Frontiers in endocrinology (2020-08-28)
Robert J van Eijkeren, Imogen Morris, Anouska Borgman, Angela Markovska, Eric Kalkhoven
ZUSAMMENFASSUNG

The complex direct and indirect interplay between adipocytes and various adipose tissue (AT)-resident immune cells plays an important role in maintaining local and whole-body insulin sensitivity. Adipocytes can directly interact with and activate AT-resident invariant natural killer T (iNKT) cells through CD1d-dependent presentation of lipid antigens, which is associated with anti-inflammatory cytokine production in lean AT (IL-4, IL-10).

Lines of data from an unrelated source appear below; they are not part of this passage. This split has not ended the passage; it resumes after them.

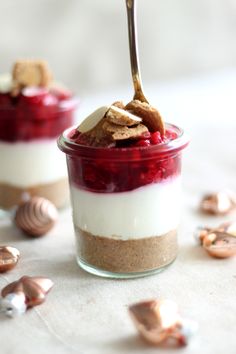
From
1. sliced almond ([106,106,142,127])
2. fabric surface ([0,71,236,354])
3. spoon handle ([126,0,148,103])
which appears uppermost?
spoon handle ([126,0,148,103])

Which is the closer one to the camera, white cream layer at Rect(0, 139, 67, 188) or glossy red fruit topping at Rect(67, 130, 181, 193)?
glossy red fruit topping at Rect(67, 130, 181, 193)

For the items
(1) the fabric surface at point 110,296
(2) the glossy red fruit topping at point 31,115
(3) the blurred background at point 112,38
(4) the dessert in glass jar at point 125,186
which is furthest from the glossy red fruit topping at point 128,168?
(3) the blurred background at point 112,38

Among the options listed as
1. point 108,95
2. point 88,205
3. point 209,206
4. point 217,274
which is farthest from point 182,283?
point 108,95

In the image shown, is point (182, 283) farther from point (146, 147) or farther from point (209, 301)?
point (146, 147)

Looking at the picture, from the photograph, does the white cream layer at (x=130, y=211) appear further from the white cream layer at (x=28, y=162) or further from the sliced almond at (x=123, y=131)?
the white cream layer at (x=28, y=162)

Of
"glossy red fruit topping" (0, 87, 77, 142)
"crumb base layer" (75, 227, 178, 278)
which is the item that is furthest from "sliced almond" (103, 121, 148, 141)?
"glossy red fruit topping" (0, 87, 77, 142)

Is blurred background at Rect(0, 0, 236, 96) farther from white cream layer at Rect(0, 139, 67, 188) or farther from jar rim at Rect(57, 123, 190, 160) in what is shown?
jar rim at Rect(57, 123, 190, 160)

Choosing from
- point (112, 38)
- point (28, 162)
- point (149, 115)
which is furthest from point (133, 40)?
point (112, 38)
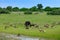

Whether alterations in the microenvironment, i.e., increased free fatty acids concentrations or altered cytokine/adipokine profiles as observed in obesity, directly affect adipocyte-iNKT cell communication and subsequent cytokine output is currently unknown. Here we show that the cytokine output of adipocyte-iNKT cell interplay is skewed by a lipid-rich microenvironment. Incubation of mature 3T3-L1 adipocytes with a mixture of saturated and unsaturated fatty acids specifically reduced insulin sensitivity and increased lipolysis. Reduced activation of the CD1d-invariant T-Cell Receptor (TCR) signaling axis was observed in Jurkat reporter cells expressing the invariant NKT TCR, while co-culture assays with a iNKT hybridoma cell line (DN32.D3) skewed the cytokine output toward reduced IL-4 secretion and increased IFNγ secretion. Importantly, co-culture assays of mature 3T3-L1 adipocytes with primary iNKT cells isolated from visceral AT showed a similar shift in cytokine output. Collectively, these data indicate that iNKT cells display considerable plasticity with respect to their cytokine output, which can be skewed toward a more pro-inflammatory profile in vitro by microenvironmental factors like fatty acids.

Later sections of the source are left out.